The scenery is lush with bright green mountains and coffee plants growing like weeds. But the bus slows down to a halt and you realize you are no longer moving. Instead, a road crew is removing the rubbage from a land slide, meaning only one side of drivers can pass for the next 10 minutes. Repeat this process every 10 miles.
Just as the movie ends that you avoided watching in favor of viewing the unique scenery, the sky turns dark and the bus attendant will have no intention of showing another movie. Now you are bored out of your mind until you remember you brought an mp3 player.
After a few minutes of silence the guy sitting next to you will start up conservation and you end up making a great friend that winds up showing you around his city the next week.
But because you have hours on the same bus the two of you eventually tire of talking and decide to get some rest. Only rest is impossible because you are riding through the Andes, a two lane highway, with sharp curves every eight seconds. It is therefore impossible to fall asleep because you are gripping the seat in front of you so you don’t keep banging into your new friend.

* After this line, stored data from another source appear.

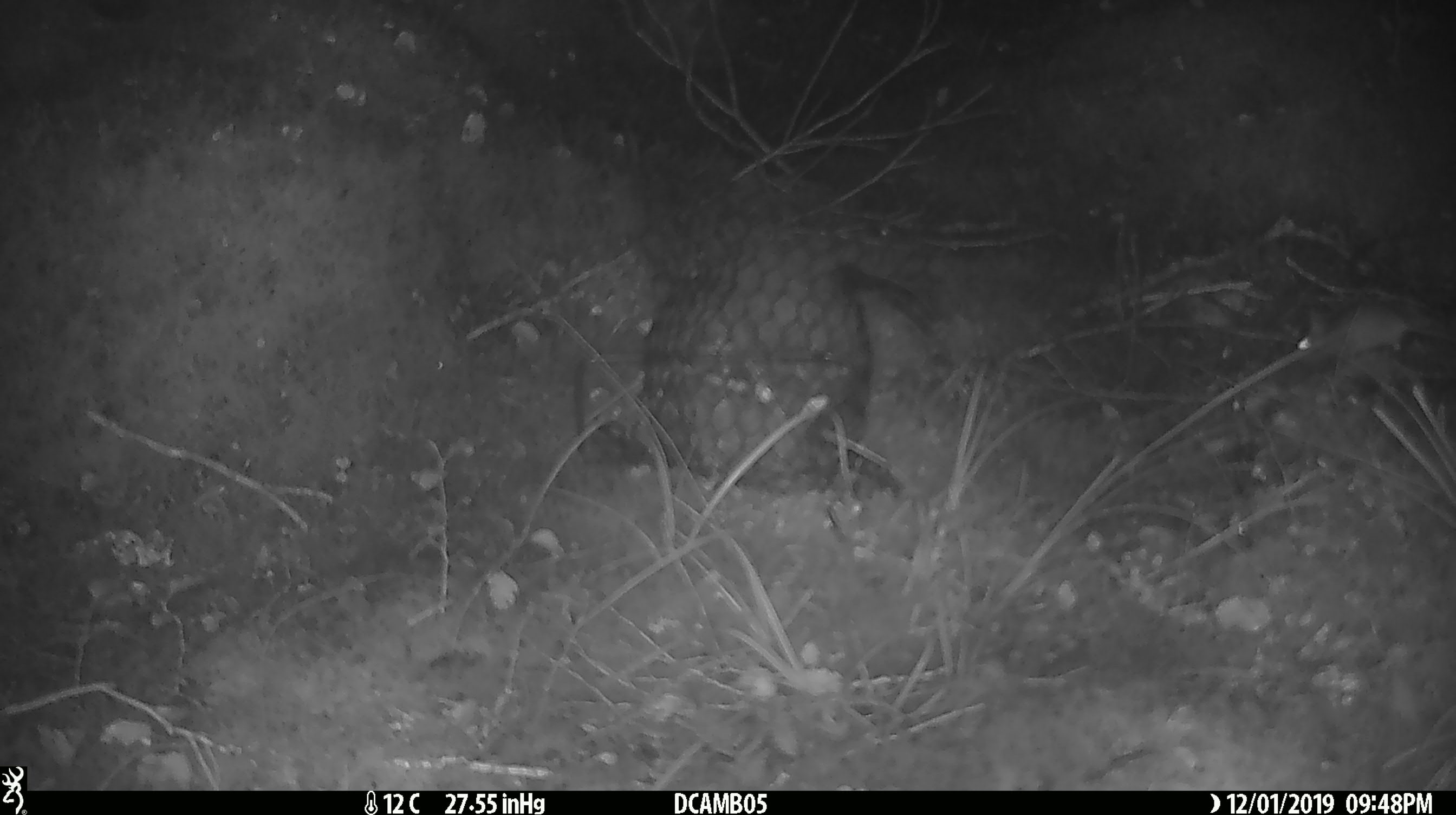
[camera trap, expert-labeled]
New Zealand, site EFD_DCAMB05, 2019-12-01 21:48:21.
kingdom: Animalia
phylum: Chordata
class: Mammalia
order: Rodentia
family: Muridae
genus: Mus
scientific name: Mus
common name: mouse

That’s when you snap your head up and press your face against the window while you cringe because you begin to notice your bus passing the slow trucks in front by swerving into the wrong lane into oncoming traffic.
The next high is when you realize how exciting this ride has become. You grab a bottle of fanta orange soda you bought at the rest stop hours before and chomp away on a tub of dulce de leche or arrequipe!
Sooner or later you notice the sun rising and you have been on the same bus for almost 15 hours without sleep. That’s when you blurt aloud, “Fuck me, this was not worth it!”